Mitten in dieser gespannten Situation organisiert nun Daimler eine Abstimmung unter den 850 Angestellten des Smart-Werkes in Hambach (Lothringen) unweit der saarländischen Grenze. Das Smart-Management schlägt vor, die Wochenarbeitszeit bis Oktober des nächsten Jahres in zwei Schritten von 35 auf 39 Stunden zu erhöhen.

Produktion soll steigen

Das soll die Wettbewerbsfähigkeit erhöhen sowie die Stellen – inklusive der 1600 Arbeitsplätze der vor Ort befindlichen Zulieferer – bis 2020 sichern. Der Personalchef von Smart-France, Philippe Steyer, stützt sich auf eine Studie des Beratungsunternehmens IHS, laut dem die Produktion in Hambach von 93 000 Fahrzeugen in diesem Jahr auf 133 500 im nächsten Jahr ansteigen soll.

Als Gegenleistung würde das Unternehmen die Löhne um monatlich 120 Euro erhöhen und einen einmaligen Bonus von 1000 Euro zahlen; außerdem sollen bis 2017 mindestens 50 zusätzliche Arbeitsplätze geschaffen werden.

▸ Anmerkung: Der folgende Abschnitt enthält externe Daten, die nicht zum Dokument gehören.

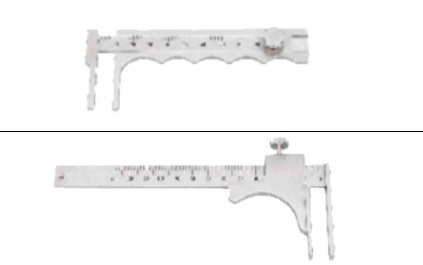 acetabulum ruler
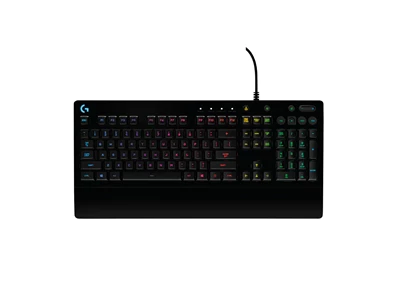 Logitech G213 Corded Keyboard - Usb #920-008096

In „Smartville“, wie der Standort Hambach öfters genannt wird, weckt die Abstimmung indes keine große Begeisterung. Die Gewerkschaften sind mehrheitlich dagegen. Nur die CFE-CGC, die vor allem leitende Angestellte vertritt, kann sich damit abfinden. Um die Produktion des wichtigsten Smart-Modells Fortwo in Hambach zu sichern, so argumentiert sie, müsse die Produktivität gesteigert werden.

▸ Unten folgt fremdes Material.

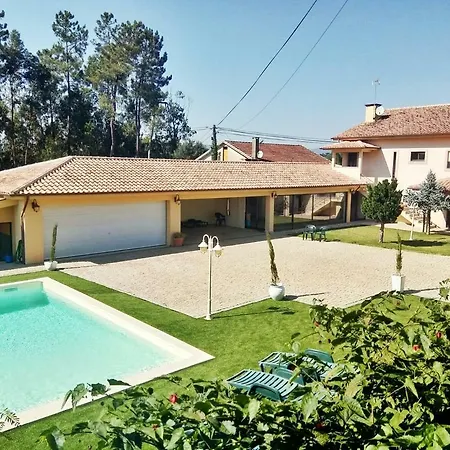 Casa De Barreiros Braga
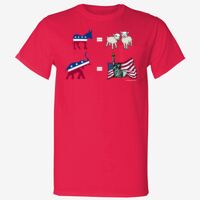Unisex USA Made Pocket T-Shirt Thumbnail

Bloß gehe das auf Kosten der Arbeiter, monieren die drei übrigen Gewerkschaften. Die ehemals kommunistische CGT rechnet vor, dass einer Arbeitszeiterhöhung von zwölf Prozent nur eine Lohnerhöhung um sechs Prozent gegenüberstünde. Die den Sozialisten nahestehende CFDT wendet zudem ein, für einen „Wettbewerbspakt“ – wie ihn in Frankreich zum Beispiel Renault geschlossen hat – sei es zu früh. Noch sei nicht bekannt, wie sich die erst anlaufenden Smart-Verkäufe in China und den USA entwickeln werden. „Wir würden gerne abwarten, um die Tendenz dieser Märkte zu kennen, bevor wir Opfer bringen“, erklärte der CFDT-Delegierte Emmanuel Benner während der internen Abstimmungskampagne. Er verweist auch darauf, dass das Werk derzeit keineswegs ausgelastet sei. Es sei paradox, die Arbeitszeit zu erhöhen, wenn nicht genug Bestellungen vorlägen.

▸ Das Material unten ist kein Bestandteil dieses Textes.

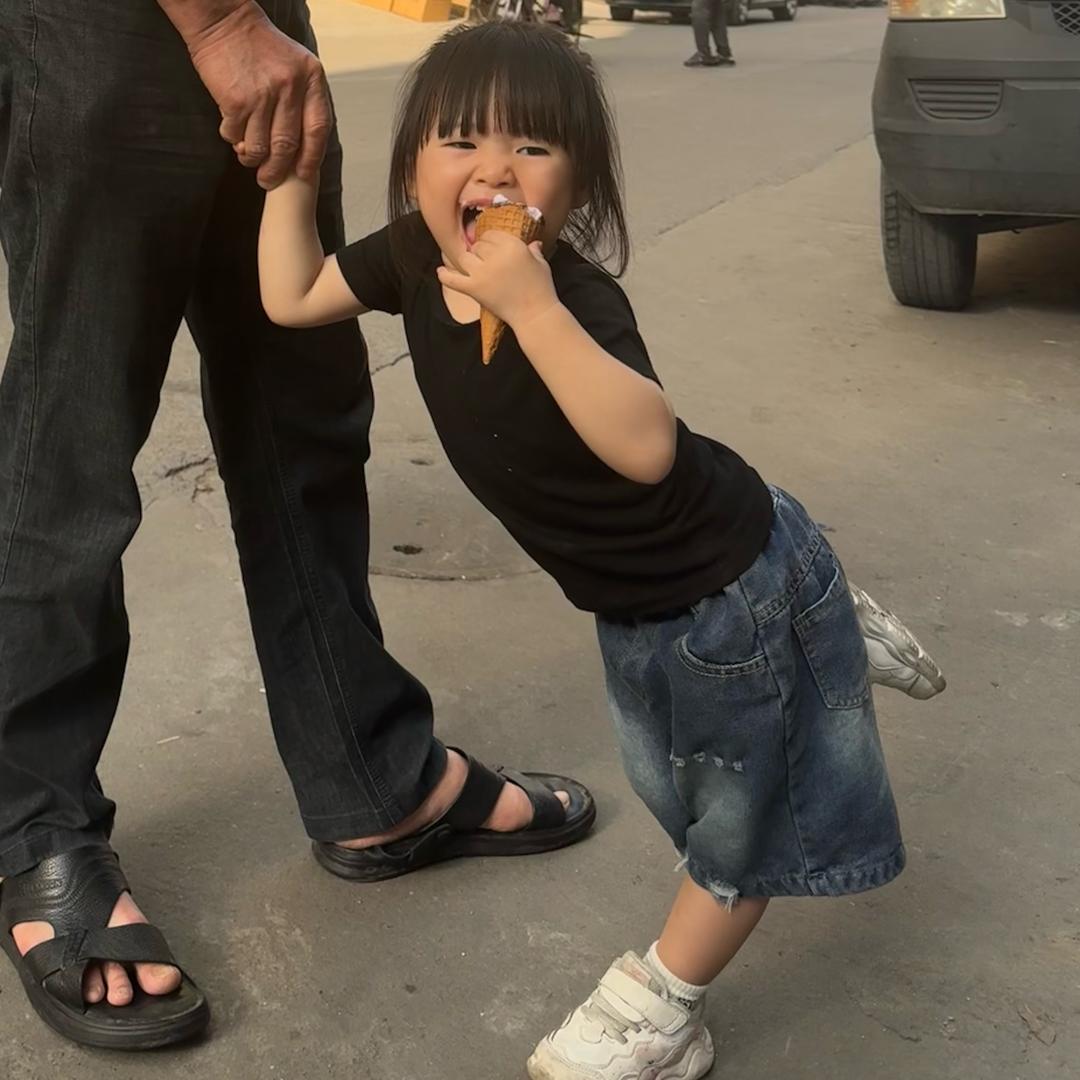哈哈的朋友圈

Von „Erpressung“ ist die Rede

Die CGT verdächtigt Daimler generell, die Löhne bewusst senken zu wollen, um langfristig eine Tochter abzustoßen, deren Produkte sich nicht gerade wie warme Semmeln verkaufen, wie die Gewerkschaft argwöhnt. Sie spricht in der Abstimmungskampagne sogar von „Erpressung“, nachdem der Viersitzer Smart Forfour bereits im slowenischen Renault-Werk in Novo Mesto hergestellt werde.

Solche harschen Töne sind nicht selten in Hambach, wo sich die Sozialpartner seit dem Produktionsbeginn im Jahre 1998 die Zähne aneinander ausbeißen. Kulturelle Unterschiede wiegen schwer in der einzigen von einem ausländischen Hersteller geführte Autofabrik Frankreichs, wenn man von einem Toyota-Werk in Nordfrankreich absieht. Dem Smart-Angebot, 2020 je nach Auftragslage wieder zur 35-Stunden-Woche zurückzukehren, schenken die Gewerkschaften aus Erfahrung mit französischen Versprechungen keinen Glauben. Arbeiter werfen den deutschen Eignern überdies vor, sie akzeptierten die französischen Verhältnisse nicht – nachdem vor Jahren schon Bosch die „35 heures“ mit einer Betriebsabstimmung auszuhebeln versucht hatte. Die am Freitag geplante Abstimmung hat an sich nur konsultative Wirkung. Auch muss ein positives Resultat von Gewerkschaften, die seit den letzten Betriebswahlen mindestens 30  Prozent der Angestellten vertreten, unterzeichnet werden. Das scheint derzeit nicht gegeben.